Only the legislature may permit absentee voting via ballot drop boxes. WEC cannot. Ballot drop boxes appear nowhere in the detailed statutory system for absentee voting. WEC’s authorization of ballot drop boxes was unlawful, and we therefore affirm the circuit court’s declarations and permanent injunction of WEC’s erroneous interpretations of law except to the extent its remedies required absentee voters to personally mail their ballots, an issue we do not decide at this time, and we decline to decide at this time whether the memos are also invalid as unpromulgated administrative rules.

Bradley would also go further than the majority was willing to, adding in a concurring opinion that she would overrule her court’s 2020 decision (though again, that cannot go back in time to change the result now):

This court’s binding precedent allows WEC – a creature of the legislature authorized only to implement Wisconsin’s election laws – to make law by executive fiat, thereby granting it a potent “Badge of Domination.” In Trump v. Biden, a majority of this court gave WEC’s “advice” the force of law. It declared this “advice” is “the rulebook” for elections – never mind what the statutes enacted by the legislature say.

That 2020 decision’s “conversion of WEC’s mere ‘advice’ into ‘the rulebook’ flouts the rule of law,” she added.

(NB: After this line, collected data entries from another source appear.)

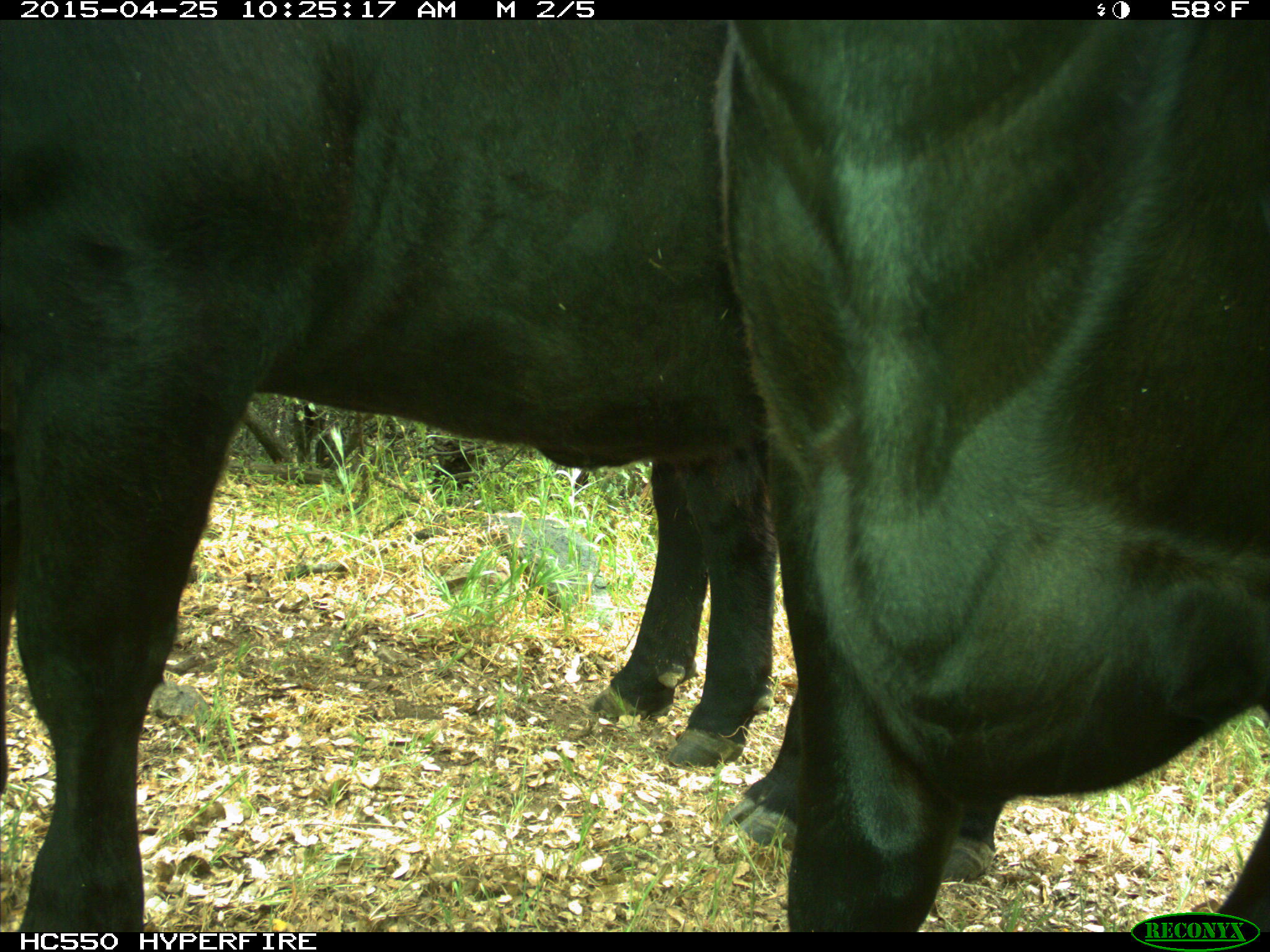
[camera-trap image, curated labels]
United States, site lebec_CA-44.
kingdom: Animalia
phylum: Chordata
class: Mammalia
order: Artiodactyla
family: Suidae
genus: Sus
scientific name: Sus scrofa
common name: wild boar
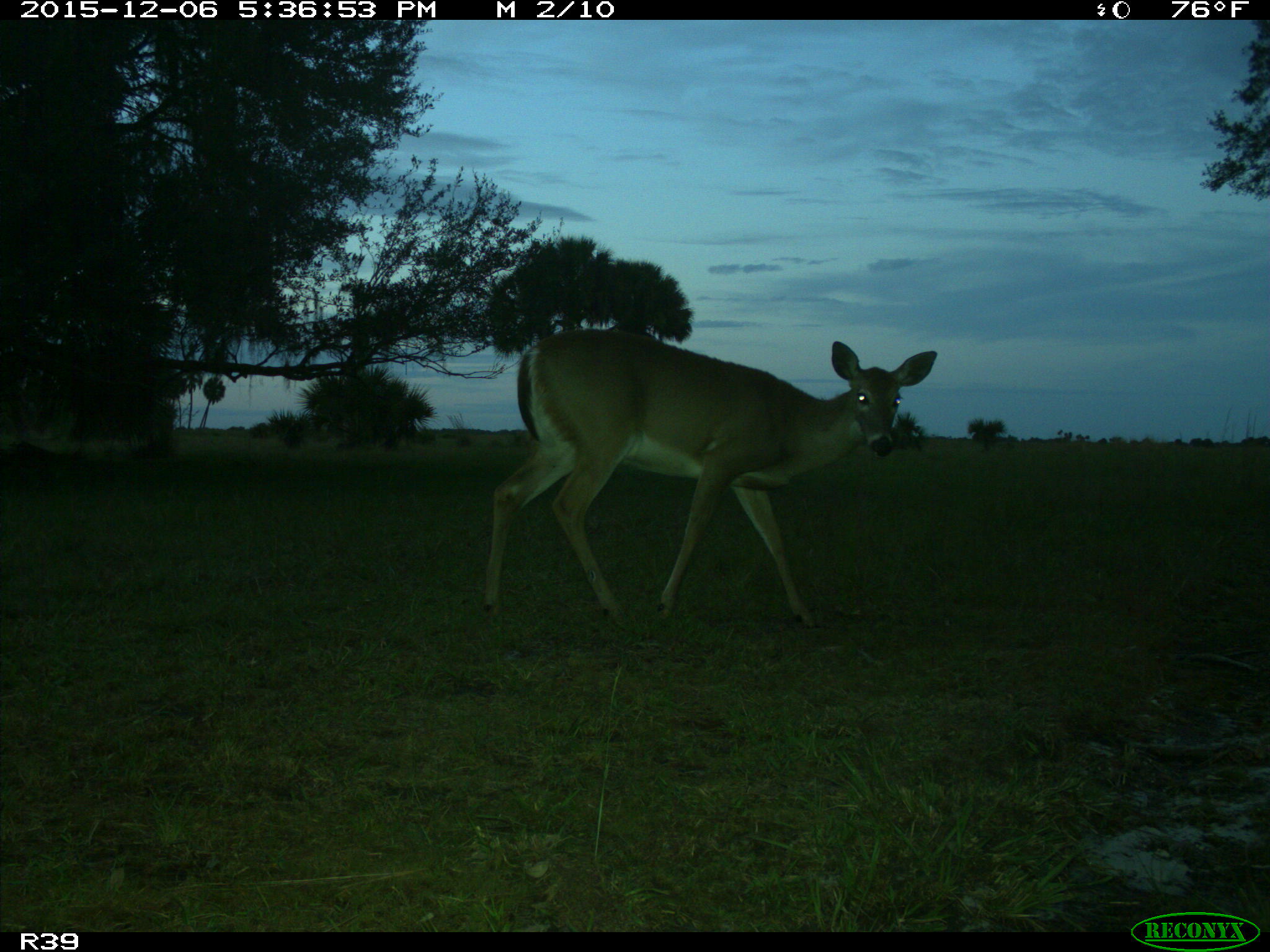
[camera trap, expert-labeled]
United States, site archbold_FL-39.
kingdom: Animalia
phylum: Chordata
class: Mammalia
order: Artiodactyla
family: Cervidae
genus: Odocoileus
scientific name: Odocoileus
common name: deer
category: unidentified deer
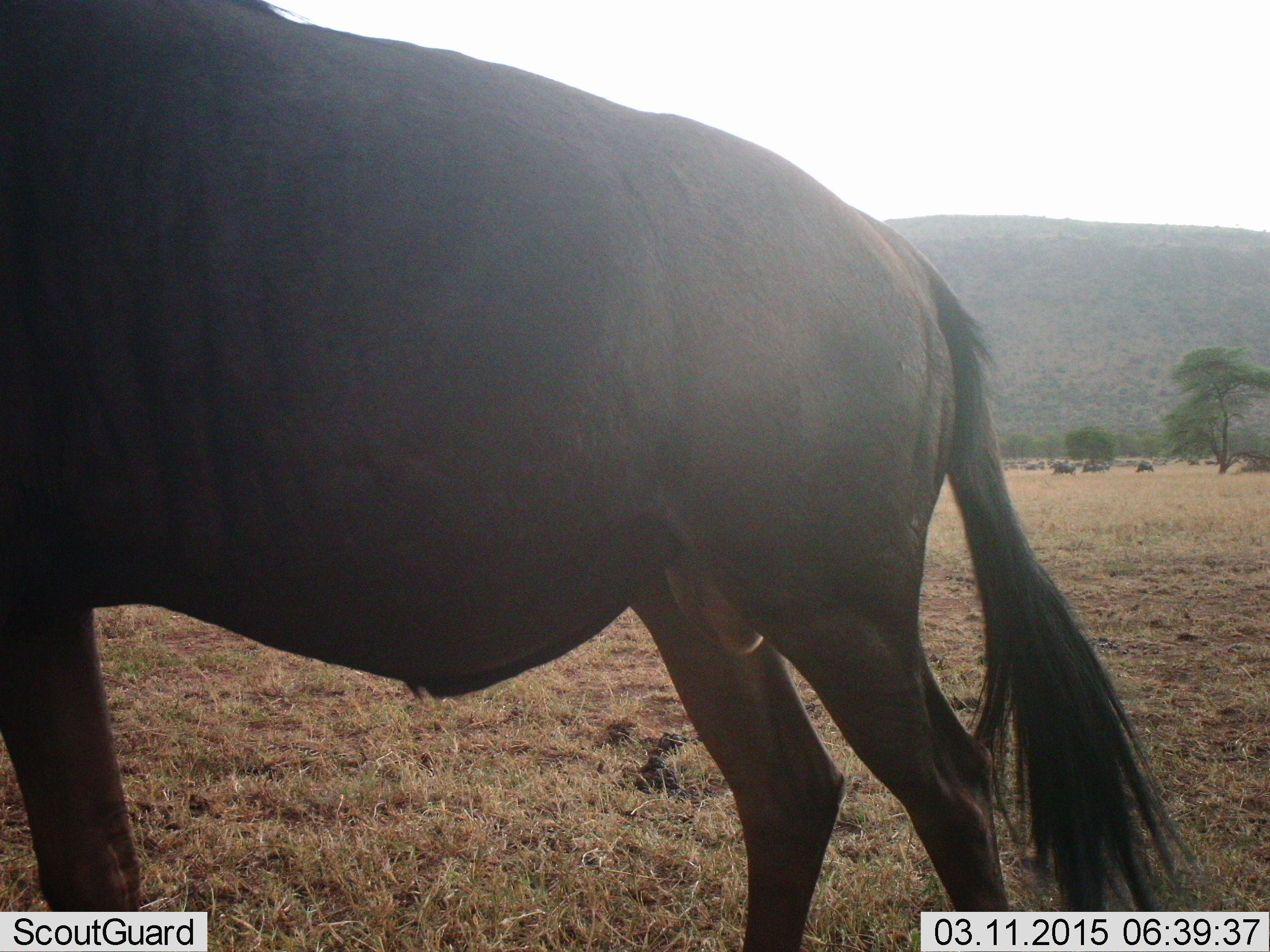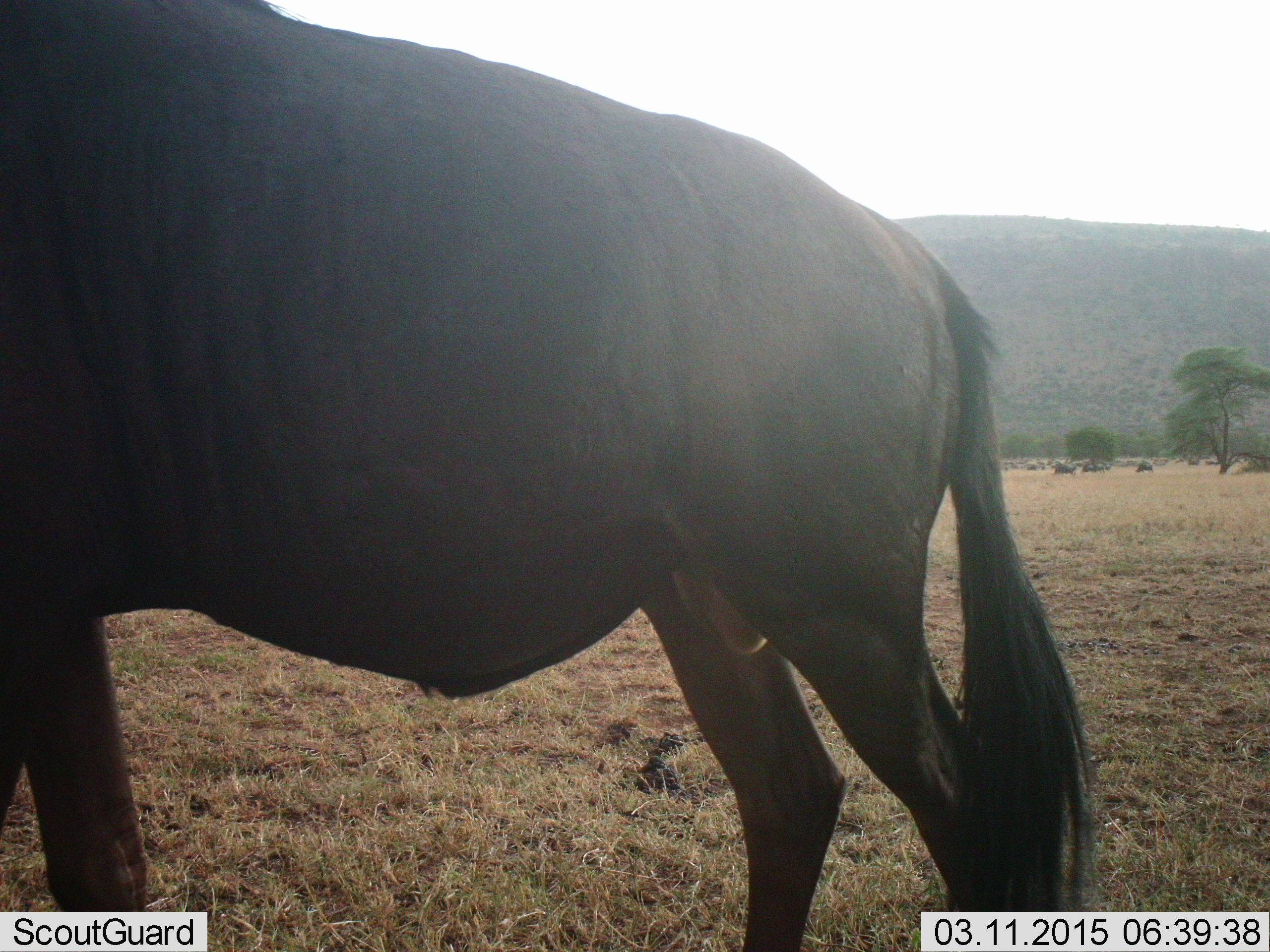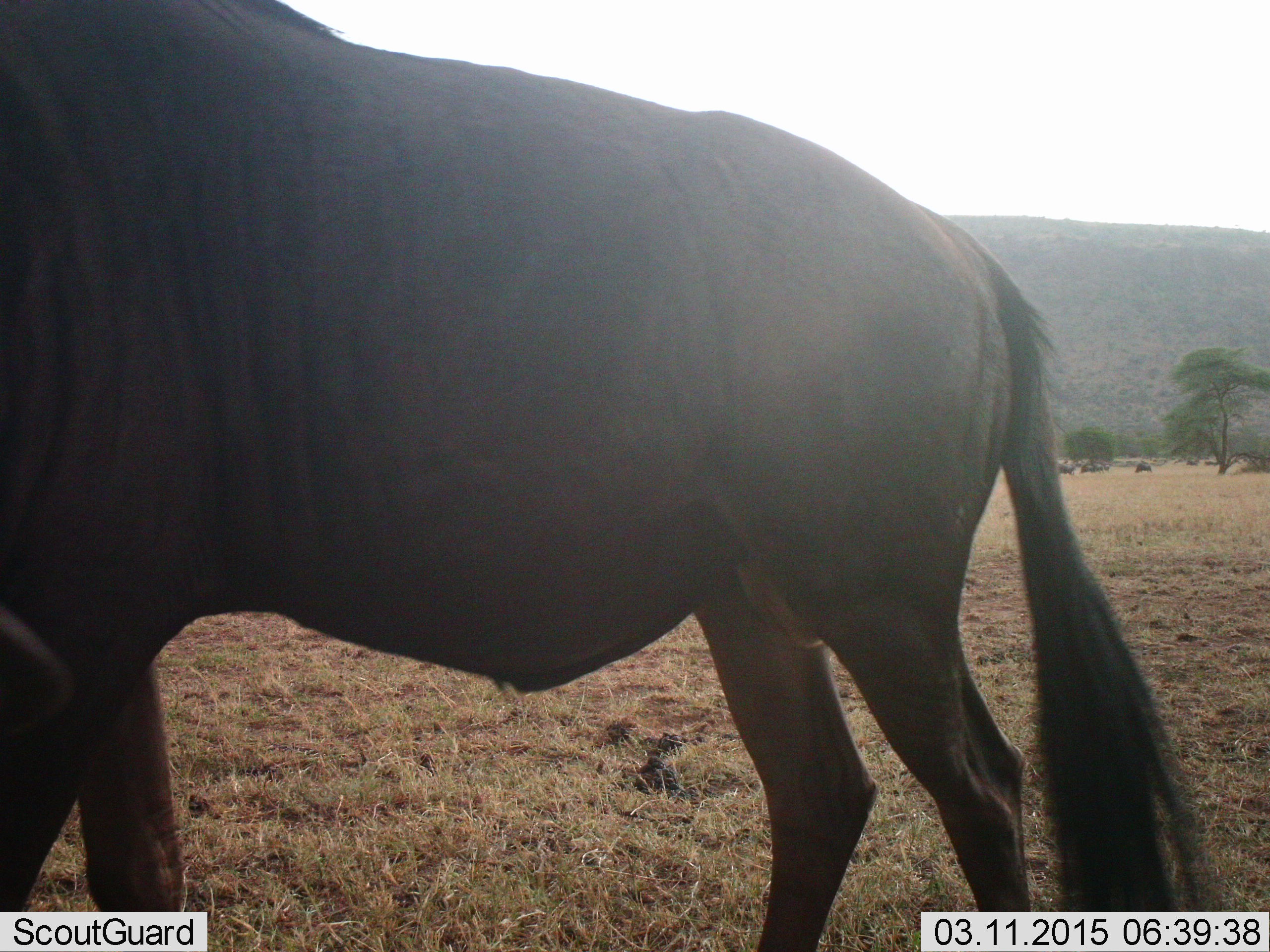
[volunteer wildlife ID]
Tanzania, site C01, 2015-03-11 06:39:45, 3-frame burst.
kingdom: Animalia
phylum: Chordata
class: Mammalia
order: Artiodactyla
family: Bovidae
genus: Connochaetes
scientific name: Connochaetes taurinus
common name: blue wildebeest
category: wildebeest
Wildebeest (blue wildebeest) (Connochaetes taurinus), count 1. Behavior (volunteer vote fractions): standing 100%, resting 9%, moving 0%, interacting 0%. Young present (vote fraction): 0%. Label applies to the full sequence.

Reaction from Republicans and conservatives has been swift and forceful in the wake of Friday’s decision.

“Today a majority of the Wisconsin Supreme Court had the courage to admit what some of its members refused to do when it mattered in the 2020 presidential election: Thousands of Biden’s votes in that state were illegal,” said Ambassador Ken Blackwell, a longtime Republican strategist and chairman of the Center for Election Integrity at the America First Policy Institute (AFPI).

“The 2020 election is over, Biden is president, and Trump would have had to win court cases in more than one state to change that outcome,” Blackwell noted. “But today’s decision shows that far from a ‘Big Lie,’ there were indeed widespread violations of state election law in Wisconsin, and possibly other swing states as well.”

“Hopefully Americans will now see that Democrats’ wide-eyed accusations that questioning the results of the 2020 election as illegitimate is nothing but an attempt to smear the opposition party,” Blackwell continued. “Members of Congress who wanted to raise these election integrity points in a lawful manner thus had important and meritorious points to make.”

“Speaking in my personal capacity: This also shows the importance of election integrity laws, which Wisconsin’s current Democrat Gov. Tony Evers opposes,” Blackwell concluded. “I pray the people of Wisconsin elect a Republican governor and lawmakers this fall who will pass much-needed voting legislation in that key state to safeguard future elections.”

The case is Teigen v. Wisconsin Elections Commission, No. 2022AP91 in the Supreme Court of Wisconsin.